[WAT WORDT GEVRAAGD] Herhaal letterlijk het deel van de gegevens dat opent met de regel met "Time of clock at [240,154,937,769]: 12:27" en sluit met de regel met "Time of clock at [140,243,158,262]: 3:14", beide regels inbegrepen. Laat de afbeeldingen in het antwoord weg.

[GEGEVENS VOOR OPDRACHT]
##############################

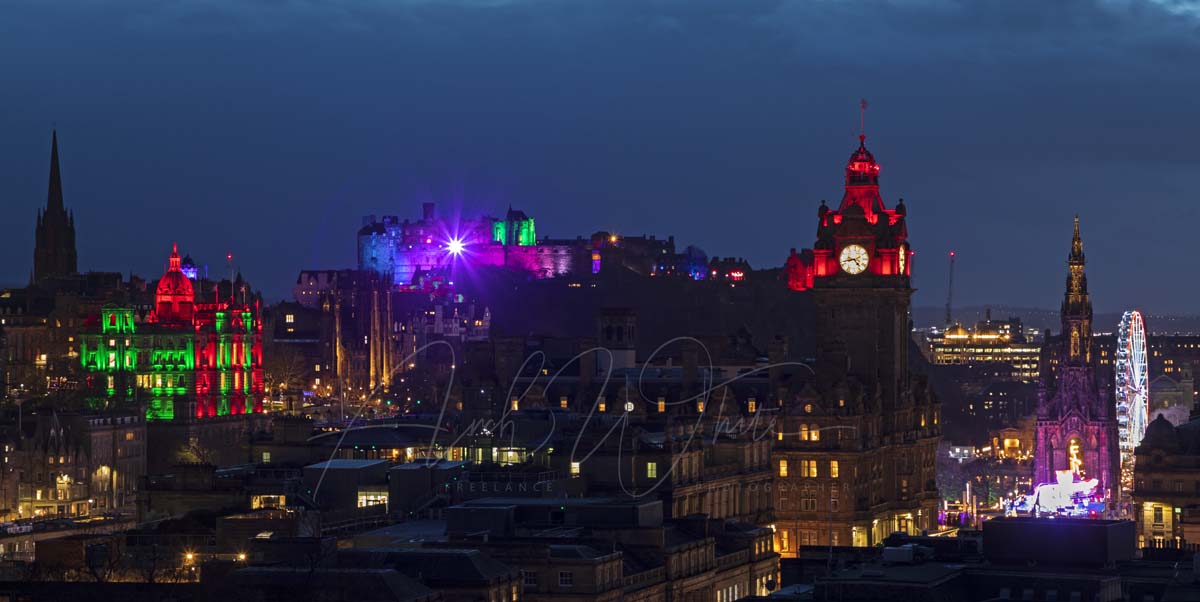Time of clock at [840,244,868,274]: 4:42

##############################

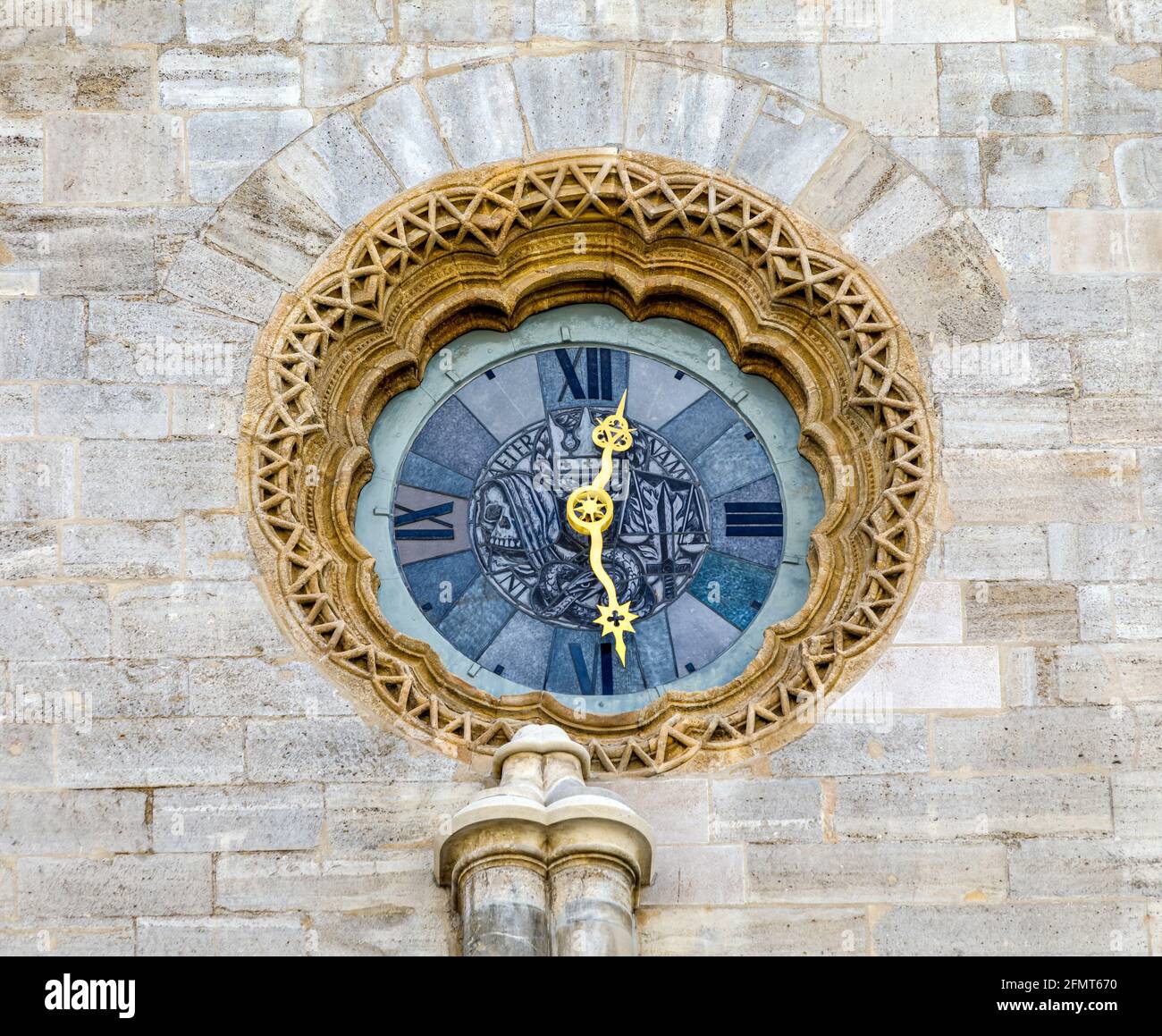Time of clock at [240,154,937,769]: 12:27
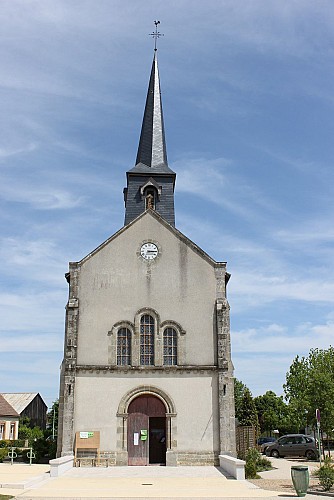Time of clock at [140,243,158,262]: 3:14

##############################

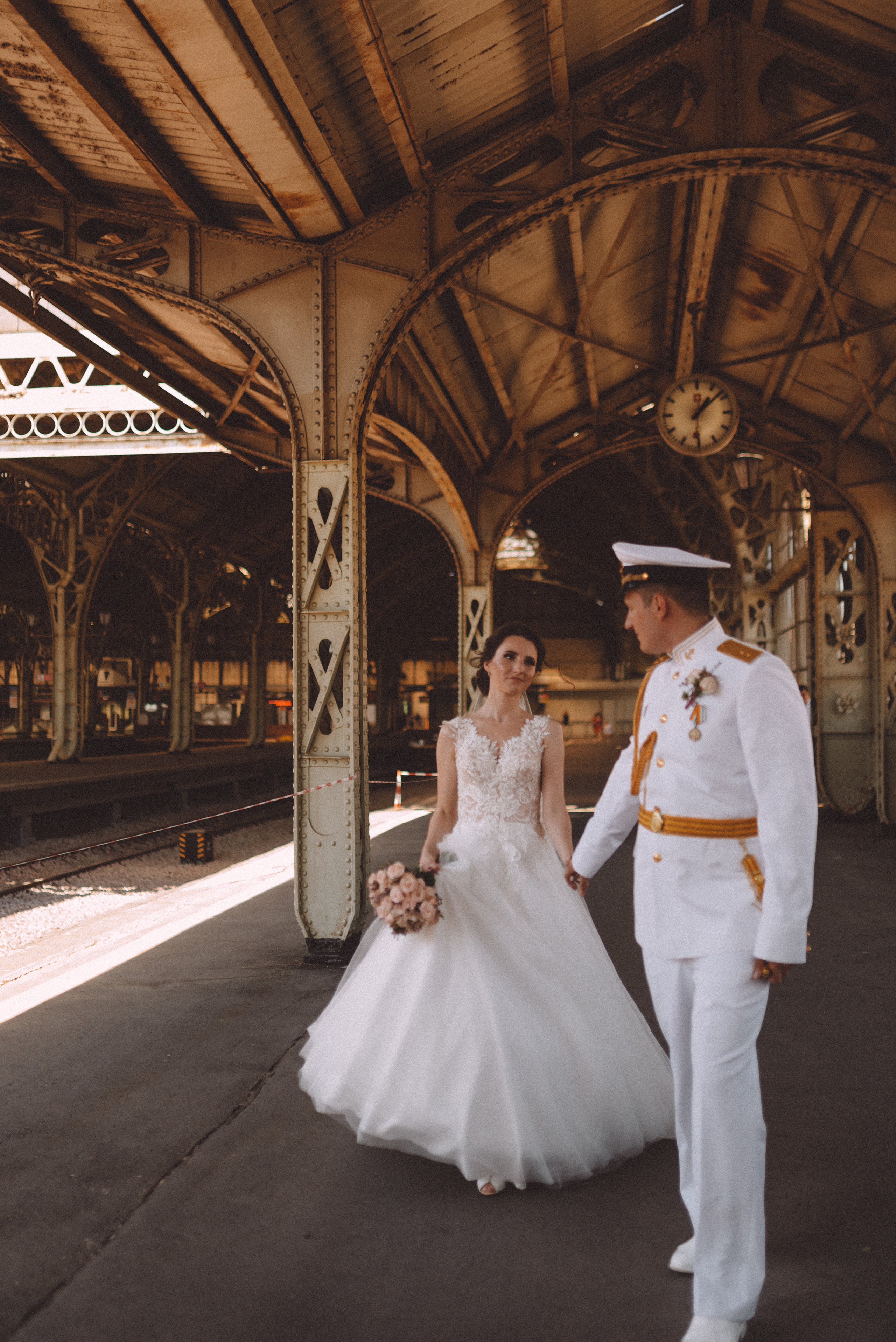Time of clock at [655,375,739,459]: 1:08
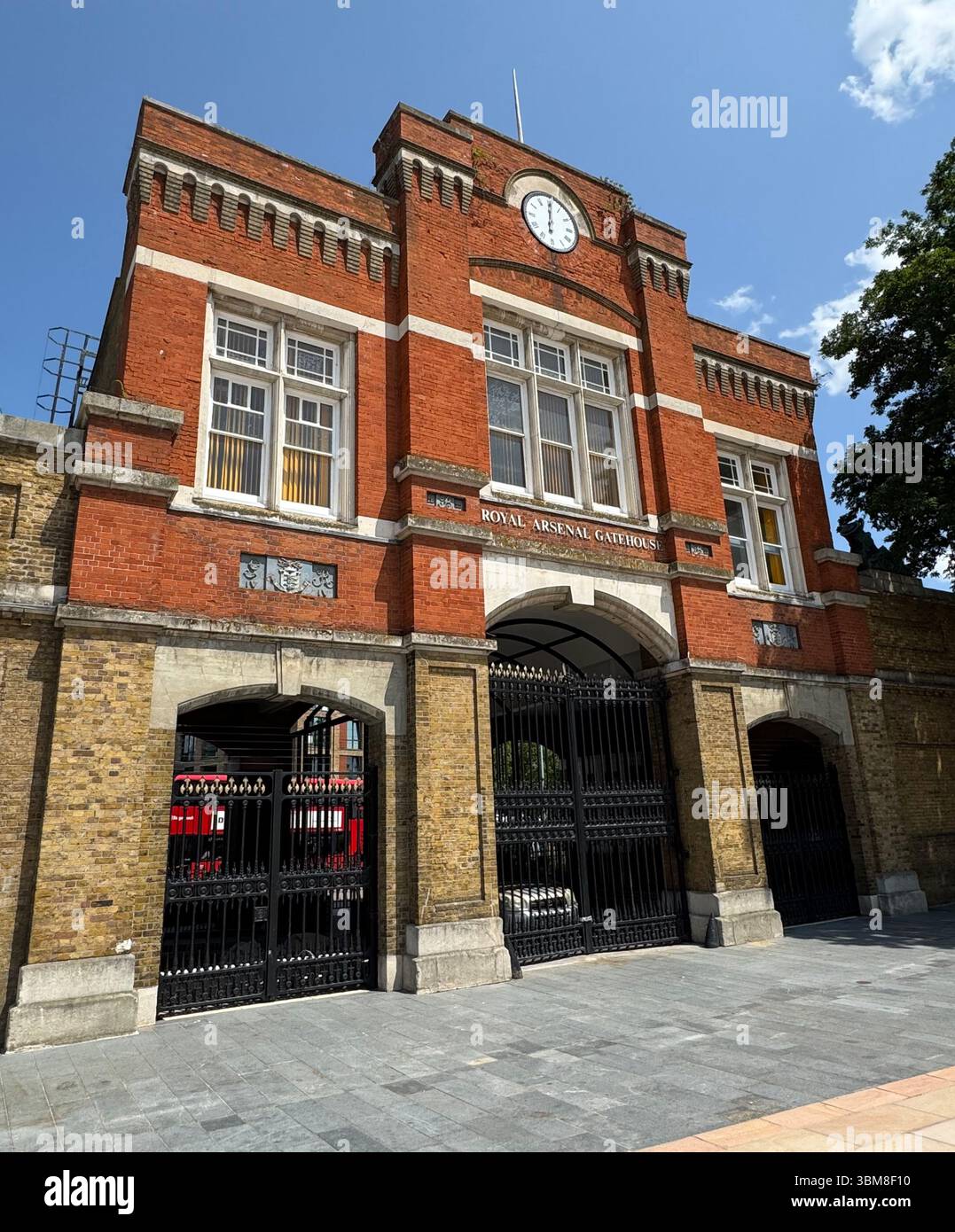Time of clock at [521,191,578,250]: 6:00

##############################

[ANTWOORD OP VRAAGSTUK]
Time of clock at [240,154,937,769]: 12:27
Time of clock at [140,243,158,262]: 3:14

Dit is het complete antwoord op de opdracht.